Context: Danshen tablets (DST), an effective traditional Chinese multi-herbal formula, are often combined with amlodipine (ALDP) for treating coronary heart disease. Objective: This study investigated the effects of DST on the pharmacokinetics of ALDP and the potential mechanism. Materials and methods: The pharmacokinetics of ALDP (1 mg/kg) in male Sprague–Dawley rats (n = 6), with or without pretreatment of DST (100 mg/kg for 7 d), were investigated using LC-MS/MS. The effects of DST on the metabolic stability of ALDP were also investigated using rat liver microsomes (RLM). Results: The results indicated that Cmax (16.25 ± 2.65 vs. 22.79 ± 2.35 ng/ml), AUC(0–t) (222.87 ± 59.95 vs. 468.32 ± 69.87 n gh/ml), and t1/2 (10.60 ± 1.05 vs. 14.15 ± 1.59 h) decreased significantly when DST and ALDP were co-administered, which suggested that DST might influence the pharmacokinetic behaviour of ALDP when they are co-administered.
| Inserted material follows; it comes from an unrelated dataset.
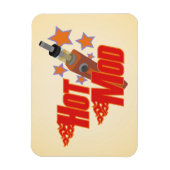 熱モダン マグネット (縦)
The metabolic stability of ALDP was also decreased (23.6 ± 4.7 vs. 38.9 ± 5.2) with the pretreatment of DST. Discussion and conclusions: This study indicated that DST could accelerate the metabolism of ALDP in RLM and change the pharmacokinetic behaviours of ALDP. Accordingly, these results showed that the herb–drug interaction between DST and ALDP might occur when they were co-administered. Therefore, the clinical dose of ALDP should be increased when DST and ALDP are co-administered.